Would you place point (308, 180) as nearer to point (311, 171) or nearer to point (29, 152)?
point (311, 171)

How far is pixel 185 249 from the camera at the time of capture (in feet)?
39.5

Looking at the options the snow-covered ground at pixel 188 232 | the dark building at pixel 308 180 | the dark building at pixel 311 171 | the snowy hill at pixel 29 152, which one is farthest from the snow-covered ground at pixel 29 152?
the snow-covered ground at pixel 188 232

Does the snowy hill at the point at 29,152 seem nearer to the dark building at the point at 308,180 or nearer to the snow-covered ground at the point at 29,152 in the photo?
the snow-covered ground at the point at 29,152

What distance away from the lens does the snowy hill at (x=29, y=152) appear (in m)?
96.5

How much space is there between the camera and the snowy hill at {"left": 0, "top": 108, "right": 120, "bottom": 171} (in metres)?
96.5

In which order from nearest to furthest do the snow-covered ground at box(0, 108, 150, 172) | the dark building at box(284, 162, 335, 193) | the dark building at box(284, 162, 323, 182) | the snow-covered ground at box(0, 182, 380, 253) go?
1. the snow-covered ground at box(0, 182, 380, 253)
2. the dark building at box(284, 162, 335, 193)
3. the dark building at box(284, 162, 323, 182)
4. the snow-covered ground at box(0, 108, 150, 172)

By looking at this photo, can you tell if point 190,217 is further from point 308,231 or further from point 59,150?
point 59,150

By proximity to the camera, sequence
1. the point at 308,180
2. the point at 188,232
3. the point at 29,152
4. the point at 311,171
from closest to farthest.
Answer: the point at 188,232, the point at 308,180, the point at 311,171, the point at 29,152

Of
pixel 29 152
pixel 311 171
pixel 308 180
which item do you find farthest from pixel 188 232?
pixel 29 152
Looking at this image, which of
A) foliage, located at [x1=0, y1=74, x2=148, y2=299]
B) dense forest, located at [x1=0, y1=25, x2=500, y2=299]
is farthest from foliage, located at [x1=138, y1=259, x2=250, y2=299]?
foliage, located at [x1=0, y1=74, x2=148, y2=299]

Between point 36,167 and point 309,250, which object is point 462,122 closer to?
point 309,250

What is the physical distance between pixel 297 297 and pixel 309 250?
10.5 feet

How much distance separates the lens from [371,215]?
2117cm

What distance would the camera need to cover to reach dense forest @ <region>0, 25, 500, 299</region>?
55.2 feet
*-*-*
Reproduce word for word the stretch of the data from the line containing "In which order" through the line containing "Answer: the point", including both of those lines.

In which order from nearest to furthest do the snow-covered ground at box(0, 108, 150, 172) | the dark building at box(284, 162, 335, 193) | the dark building at box(284, 162, 323, 182) | the snow-covered ground at box(0, 182, 380, 253) go?
1. the snow-covered ground at box(0, 182, 380, 253)
2. the dark building at box(284, 162, 335, 193)
3. the dark building at box(284, 162, 323, 182)
4. the snow-covered ground at box(0, 108, 150, 172)

By looking at this photo, can you tell if point 190,217 is further from point 308,231 or further from point 59,150?
point 59,150

By proximity to the camera, sequence
1. the point at 308,180
2. the point at 188,232
3. the point at 29,152
4. the point at 311,171
from closest to farthest.
Answer: the point at 188,232, the point at 308,180, the point at 311,171, the point at 29,152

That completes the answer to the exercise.